El Nuevo Día

Había una vez un circo

- POR LAS TRES

La más débil de todas las bocinas antes escuchadas por Manuel sonaba a su lado. Era como un aguaje, como el recordator­io de algo venido a menos. A mucho menos.

Pensó en el bochorno que implicaba sonarla. En el valor que debía tener el conductor que exigía atención con aquel chorrito de sonido.

Pero el conductor la usaba a manera de aplauso porque frente a ellos en el semáforo, un joven se balanceaba en un monociclo al tiempo que manejaba tres bolas en neón con las ma- nos que le quedaban libres.

La coordinaci­ón era envidiable. Piernas y manos se movían como reloj suizo para que no se alterara ni el ritmo de la única goma del monociclo ni el sagrado orden en que las bolas de goma caían en su mano mientras las otras se mantenían en el aire.

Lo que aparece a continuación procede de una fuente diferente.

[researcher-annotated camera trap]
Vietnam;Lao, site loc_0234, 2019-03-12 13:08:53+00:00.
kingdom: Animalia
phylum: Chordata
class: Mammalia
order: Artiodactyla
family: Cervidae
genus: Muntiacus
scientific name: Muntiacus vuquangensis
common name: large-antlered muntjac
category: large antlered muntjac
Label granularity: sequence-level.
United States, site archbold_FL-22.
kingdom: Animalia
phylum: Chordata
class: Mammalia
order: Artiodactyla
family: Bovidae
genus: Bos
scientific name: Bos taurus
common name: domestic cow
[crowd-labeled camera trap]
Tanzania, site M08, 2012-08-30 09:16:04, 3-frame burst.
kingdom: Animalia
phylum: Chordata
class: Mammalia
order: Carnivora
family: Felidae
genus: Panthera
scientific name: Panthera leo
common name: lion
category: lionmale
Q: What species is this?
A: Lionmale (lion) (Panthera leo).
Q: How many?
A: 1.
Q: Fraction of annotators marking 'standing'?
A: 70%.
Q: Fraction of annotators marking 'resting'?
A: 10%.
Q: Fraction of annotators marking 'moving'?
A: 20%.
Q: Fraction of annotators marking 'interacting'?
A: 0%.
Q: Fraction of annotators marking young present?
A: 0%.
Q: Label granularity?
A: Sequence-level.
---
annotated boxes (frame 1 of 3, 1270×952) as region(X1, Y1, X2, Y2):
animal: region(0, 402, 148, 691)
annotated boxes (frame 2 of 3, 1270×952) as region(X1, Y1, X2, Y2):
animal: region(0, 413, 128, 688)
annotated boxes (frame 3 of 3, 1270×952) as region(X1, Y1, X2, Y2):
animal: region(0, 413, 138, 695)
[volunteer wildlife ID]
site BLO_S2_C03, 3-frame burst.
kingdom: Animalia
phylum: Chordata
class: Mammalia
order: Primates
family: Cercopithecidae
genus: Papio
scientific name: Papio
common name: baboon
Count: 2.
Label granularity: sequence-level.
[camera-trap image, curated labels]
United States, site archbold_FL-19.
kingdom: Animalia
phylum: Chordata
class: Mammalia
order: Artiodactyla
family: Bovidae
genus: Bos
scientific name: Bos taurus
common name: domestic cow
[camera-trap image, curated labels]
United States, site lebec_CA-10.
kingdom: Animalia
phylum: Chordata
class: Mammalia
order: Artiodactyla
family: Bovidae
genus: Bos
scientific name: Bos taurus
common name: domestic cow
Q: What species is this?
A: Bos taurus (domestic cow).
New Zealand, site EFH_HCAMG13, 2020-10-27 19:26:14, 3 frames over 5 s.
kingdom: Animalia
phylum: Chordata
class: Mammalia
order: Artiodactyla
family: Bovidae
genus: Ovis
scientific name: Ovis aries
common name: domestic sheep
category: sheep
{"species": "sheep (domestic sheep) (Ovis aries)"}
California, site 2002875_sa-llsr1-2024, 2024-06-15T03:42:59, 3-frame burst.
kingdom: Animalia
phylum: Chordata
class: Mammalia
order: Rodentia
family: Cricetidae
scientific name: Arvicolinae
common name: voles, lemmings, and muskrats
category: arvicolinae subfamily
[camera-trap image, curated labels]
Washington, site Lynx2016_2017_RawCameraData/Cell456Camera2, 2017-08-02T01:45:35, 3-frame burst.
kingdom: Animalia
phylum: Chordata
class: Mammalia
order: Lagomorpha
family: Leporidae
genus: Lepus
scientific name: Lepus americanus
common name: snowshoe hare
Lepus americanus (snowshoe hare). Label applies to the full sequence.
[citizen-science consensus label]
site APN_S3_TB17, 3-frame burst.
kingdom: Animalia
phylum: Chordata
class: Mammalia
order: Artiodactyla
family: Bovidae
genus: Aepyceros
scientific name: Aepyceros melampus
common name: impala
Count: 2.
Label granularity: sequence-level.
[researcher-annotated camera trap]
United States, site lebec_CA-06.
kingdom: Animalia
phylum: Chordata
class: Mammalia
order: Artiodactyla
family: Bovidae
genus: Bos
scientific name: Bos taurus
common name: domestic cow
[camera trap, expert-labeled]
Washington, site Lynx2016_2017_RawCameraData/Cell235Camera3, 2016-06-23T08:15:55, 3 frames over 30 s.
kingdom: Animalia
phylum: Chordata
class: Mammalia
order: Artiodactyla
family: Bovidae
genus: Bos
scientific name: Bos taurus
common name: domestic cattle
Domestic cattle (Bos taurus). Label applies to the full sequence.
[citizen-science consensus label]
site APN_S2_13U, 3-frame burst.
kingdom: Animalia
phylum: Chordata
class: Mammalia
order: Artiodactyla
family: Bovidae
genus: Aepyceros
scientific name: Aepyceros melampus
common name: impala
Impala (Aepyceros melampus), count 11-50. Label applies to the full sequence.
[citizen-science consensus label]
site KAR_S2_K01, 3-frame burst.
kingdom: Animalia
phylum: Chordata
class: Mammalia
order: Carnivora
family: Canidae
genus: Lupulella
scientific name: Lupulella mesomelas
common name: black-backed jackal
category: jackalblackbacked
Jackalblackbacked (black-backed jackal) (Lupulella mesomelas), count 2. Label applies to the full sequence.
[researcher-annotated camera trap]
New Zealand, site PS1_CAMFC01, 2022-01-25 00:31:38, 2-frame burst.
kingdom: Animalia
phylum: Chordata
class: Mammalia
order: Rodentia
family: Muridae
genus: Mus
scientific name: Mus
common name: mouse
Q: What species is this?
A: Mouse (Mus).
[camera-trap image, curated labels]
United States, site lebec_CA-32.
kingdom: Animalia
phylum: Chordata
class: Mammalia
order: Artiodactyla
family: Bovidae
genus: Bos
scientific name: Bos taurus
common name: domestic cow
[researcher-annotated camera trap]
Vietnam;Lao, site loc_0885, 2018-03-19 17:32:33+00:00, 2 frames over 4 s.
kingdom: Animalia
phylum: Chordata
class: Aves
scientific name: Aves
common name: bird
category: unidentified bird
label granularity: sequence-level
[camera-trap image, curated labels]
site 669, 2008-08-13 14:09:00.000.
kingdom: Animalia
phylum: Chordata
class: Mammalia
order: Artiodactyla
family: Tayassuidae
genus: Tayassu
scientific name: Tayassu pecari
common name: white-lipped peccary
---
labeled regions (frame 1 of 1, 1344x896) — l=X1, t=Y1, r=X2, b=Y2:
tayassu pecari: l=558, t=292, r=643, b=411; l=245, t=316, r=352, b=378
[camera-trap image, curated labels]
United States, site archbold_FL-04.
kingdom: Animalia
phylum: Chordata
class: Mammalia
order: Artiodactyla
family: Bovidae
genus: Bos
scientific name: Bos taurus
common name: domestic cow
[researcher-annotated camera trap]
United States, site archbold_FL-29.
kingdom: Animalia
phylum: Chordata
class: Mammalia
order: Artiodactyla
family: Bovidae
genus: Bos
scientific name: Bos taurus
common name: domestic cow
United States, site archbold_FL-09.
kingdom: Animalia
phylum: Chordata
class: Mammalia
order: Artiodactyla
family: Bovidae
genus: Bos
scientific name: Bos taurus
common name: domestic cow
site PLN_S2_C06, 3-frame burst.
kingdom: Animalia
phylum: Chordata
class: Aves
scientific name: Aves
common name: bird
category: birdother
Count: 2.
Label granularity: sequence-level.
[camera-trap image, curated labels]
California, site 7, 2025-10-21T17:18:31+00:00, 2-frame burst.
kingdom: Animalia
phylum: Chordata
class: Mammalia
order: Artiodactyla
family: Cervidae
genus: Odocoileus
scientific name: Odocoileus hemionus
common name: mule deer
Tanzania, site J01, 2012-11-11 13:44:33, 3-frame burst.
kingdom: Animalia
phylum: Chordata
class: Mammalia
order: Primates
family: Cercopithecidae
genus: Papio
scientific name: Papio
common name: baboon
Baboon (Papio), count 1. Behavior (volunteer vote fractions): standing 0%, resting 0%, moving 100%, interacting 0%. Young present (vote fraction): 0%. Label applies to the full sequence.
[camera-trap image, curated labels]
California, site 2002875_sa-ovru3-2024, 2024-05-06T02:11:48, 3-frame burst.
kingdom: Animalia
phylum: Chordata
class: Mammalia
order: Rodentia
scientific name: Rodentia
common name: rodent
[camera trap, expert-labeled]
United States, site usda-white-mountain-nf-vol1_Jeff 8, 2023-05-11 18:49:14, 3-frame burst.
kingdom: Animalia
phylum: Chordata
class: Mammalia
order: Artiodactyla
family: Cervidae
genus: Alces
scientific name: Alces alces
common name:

La bocina suena otra vez y a Manuel lo agobia la vergüenza ajena. Sonó a manera de alerta porque el artista del circo de la calle estaba por pasar un trago amargo.

Una piedrita se metió en su camino. Bueno, en el de la veintiúnic­a goma de su monociclo lo que anticipaba no solo una caída estrepitos­a sino el fin de esos minutos de alegría.

Al ver que la bocina no llamó la atención del artista circense, el conductor usó otro recurso.

-Cuidado con la piedra, cantó el dueño de la bocina blandengue no solo con una correctísi­ma dicción sino además con un vozarrón de tenor.

El artista paró en seco. Las bolas de plástico cayeron a la brea y dirigió una mirada de sorpresa al conductor.

-Tan, tan, dijo el artista agradecién­dole con una reverencia.

Desde los demás carros se escucharon aplausos. Fin de la función.